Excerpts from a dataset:

◆ ◆ ◆ ◆ ◆ ◆ ◆

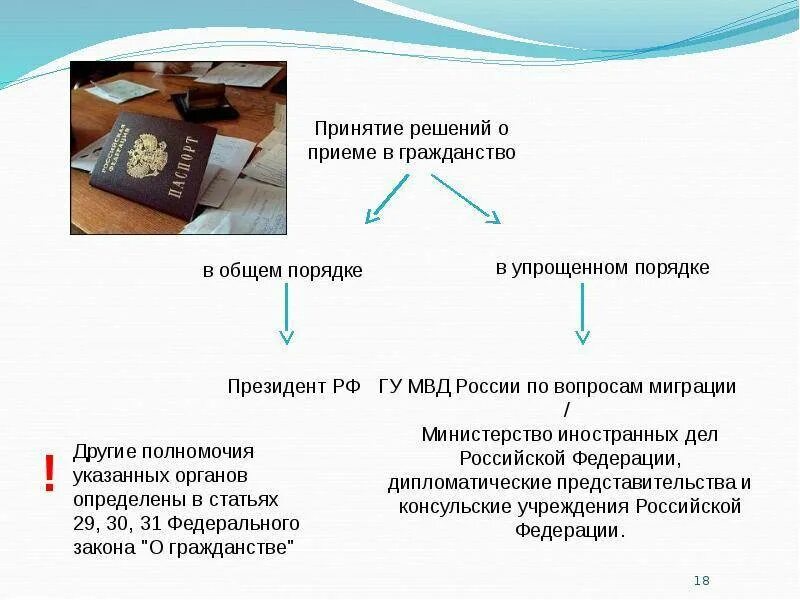 РОССИЙСКАЯ ФЕДЕРАЦИЯ
ПАСПОРТ

Принятие решений о приеме в гражданство

в общем порядке

в упрощенном порядке

Президент РФ

ГУ МВД России по вопросам миграции
/
Министерство иностранных дел Российской Федерации, дипломатические представительства и консульские учреждения Российской Федерации.

!

Другие полномочия указанных органов определены в статьях 29, 30, 31 Федерального закона "О гражданстве"

18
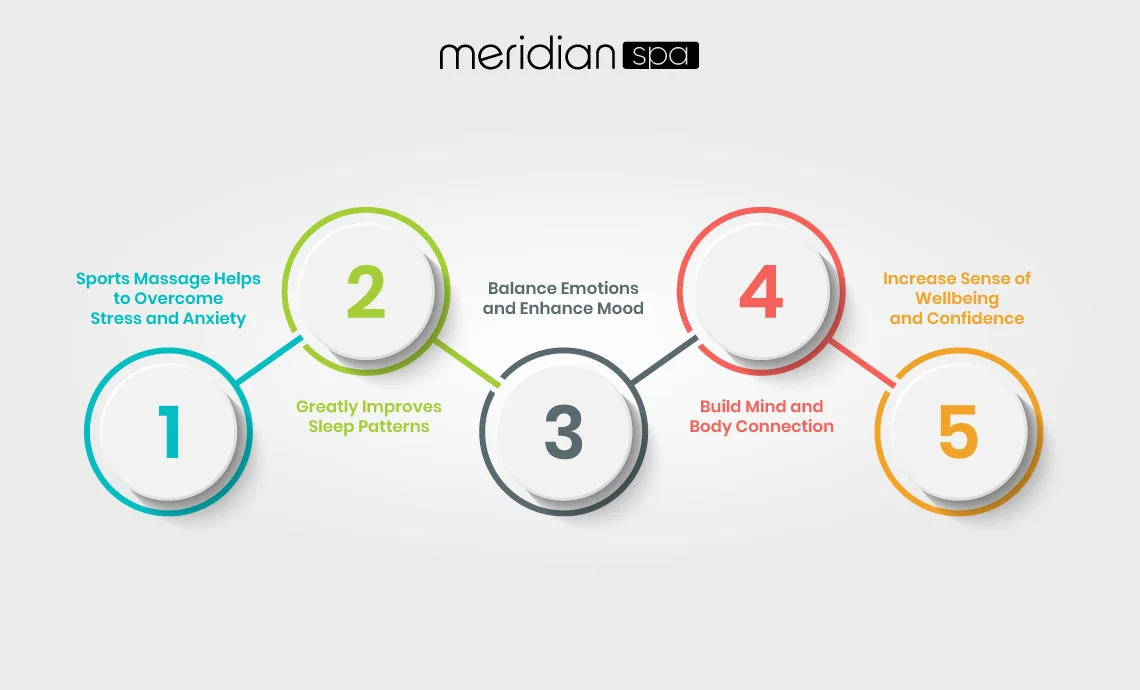 meridian spa

Sports Massage Helps to Overcome Stress and Anxiety

1

2

Greatly Improves Sleep Patterns

Balance Emotions and Enhance Mood

3

4

Build Mind and Body Connection

Increase Sense of Wellbeing and Confidence

5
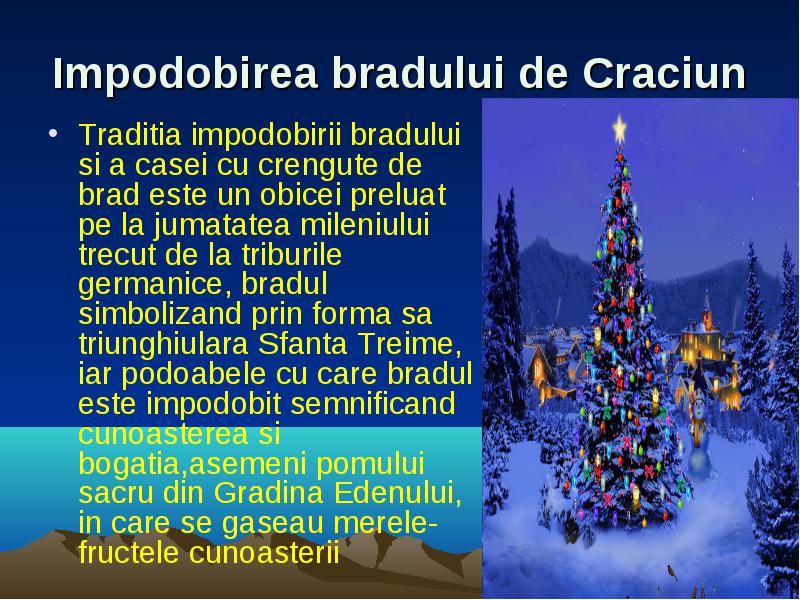 Impodobirea bradului de Craciun

• Traditia impodobirii bradului si a casei cu crengute de brad este un obicei preluat pe la jumatatea mileniului trecut de la triburile germanice, bradul simbolizand prin forma sa triunghiulara Sfanta Treime, iar podoabele cu care bradul este impodobit semnificand cunoasterea si bogatia,asemeni pomului sacru din Gradina Edenului, in care se gaseau merele-fructele cunoasterii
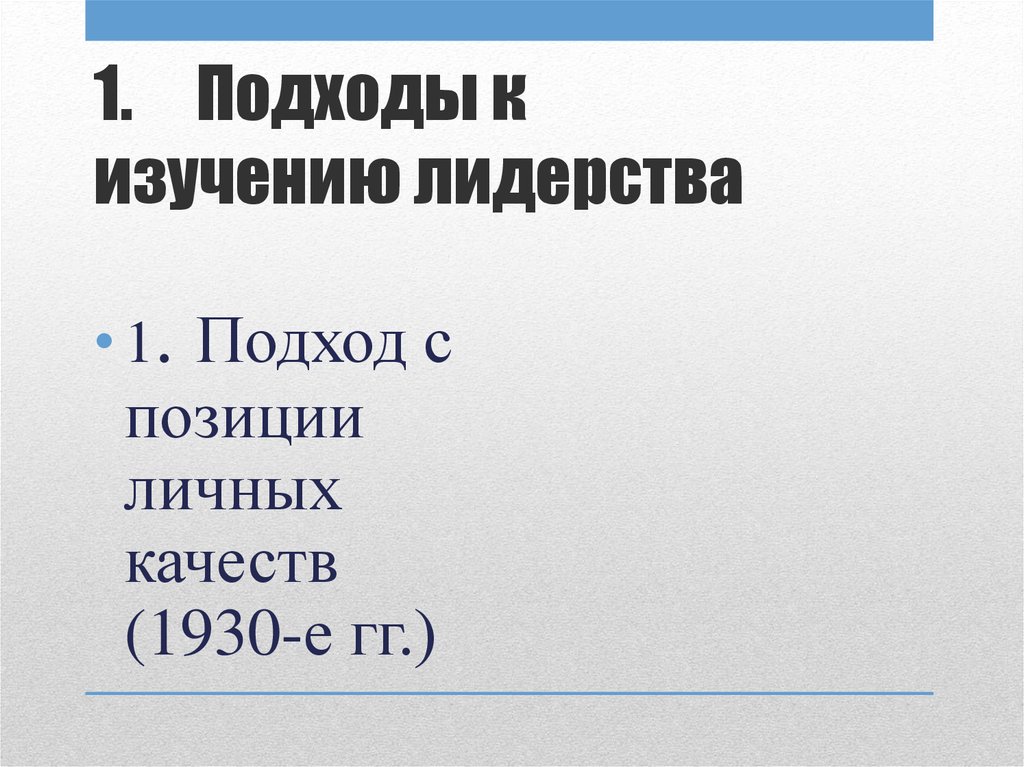 1. Подходы к изучению лидерства

• 1. Подход с позиции личных качеств (1930-е гг.)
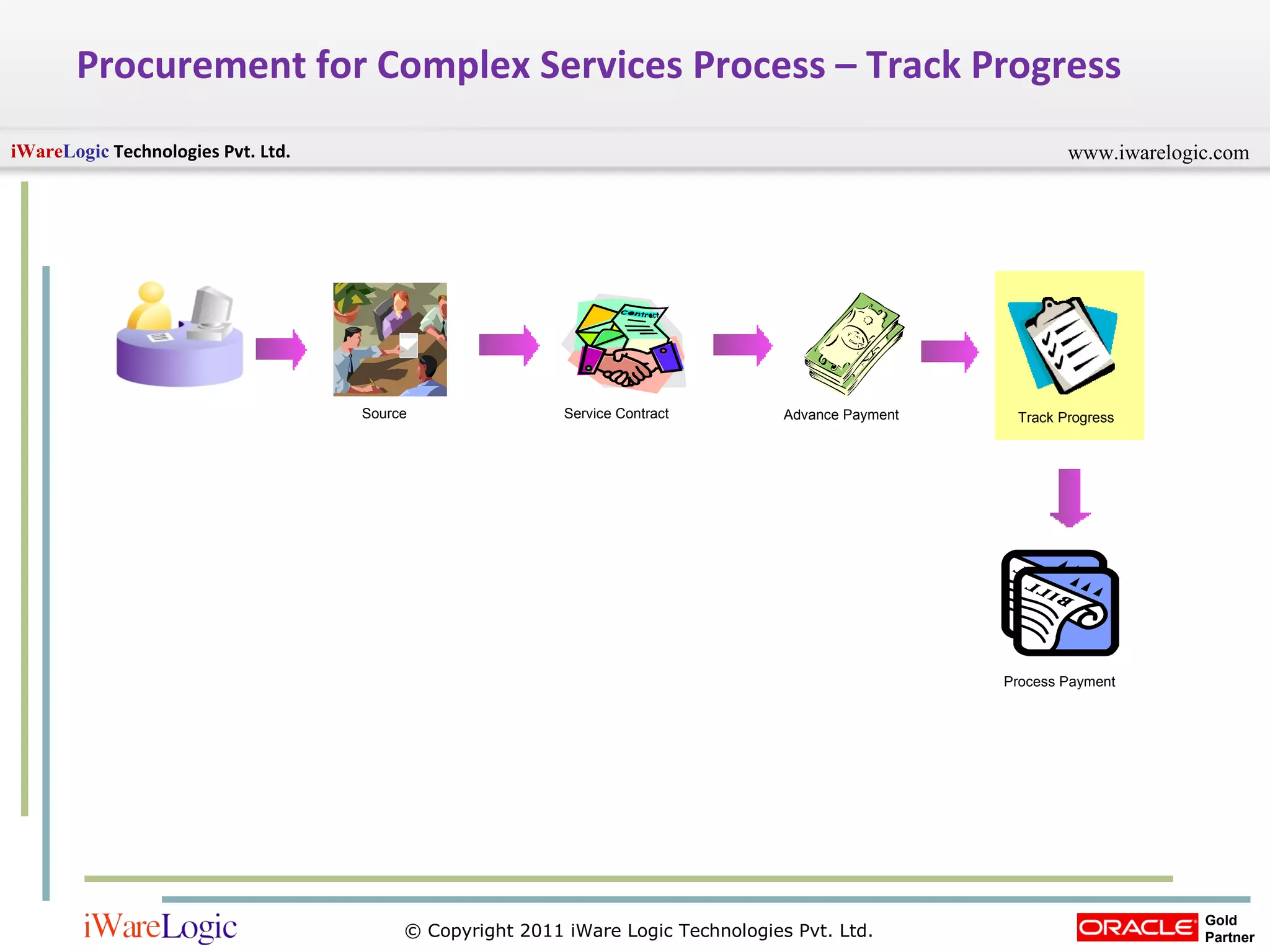 Procurement for Complex Services Process – Track Progress

iWareLogic Technologies Pvt. Ltd.

www.iwarelogic.com

Source

Contract

Service Contract

Advance Payment

Track Progress

BILL

Process Payment

iWareLogic

© Copyright 2011 iWare Logic Technologies Pvt. Ltd.

ORACLE Gold Partner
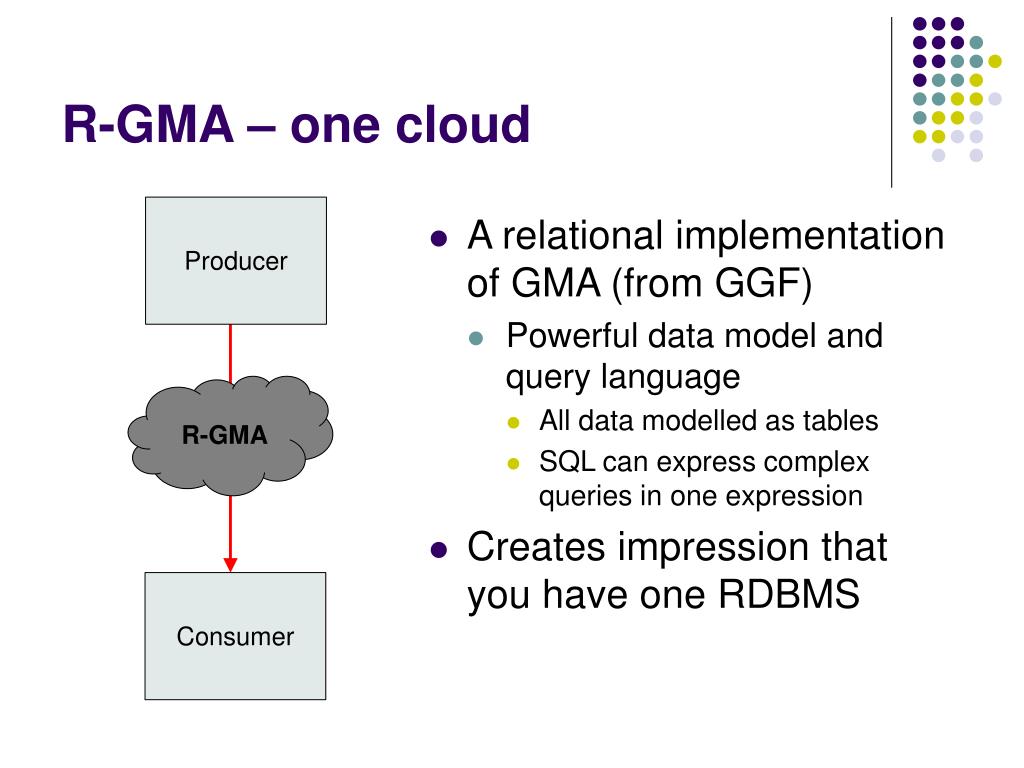 R-GMA – one cloud

Producer

R-GMA

Consumer

- A relational implementation of GMA (from GGF)
  - Powerful data model and query language
    - All data modelled as tables
    - SQL can express complex queries in one expression
- Creates impression that you have one RDBMS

◆ ◆ ◆ ◆ ◆ ◆ ◆

> Description of the task: What lines above hold the word "порядке"? Pull each one out.

> Written answer:
в общем порядке
в упрощенном порядке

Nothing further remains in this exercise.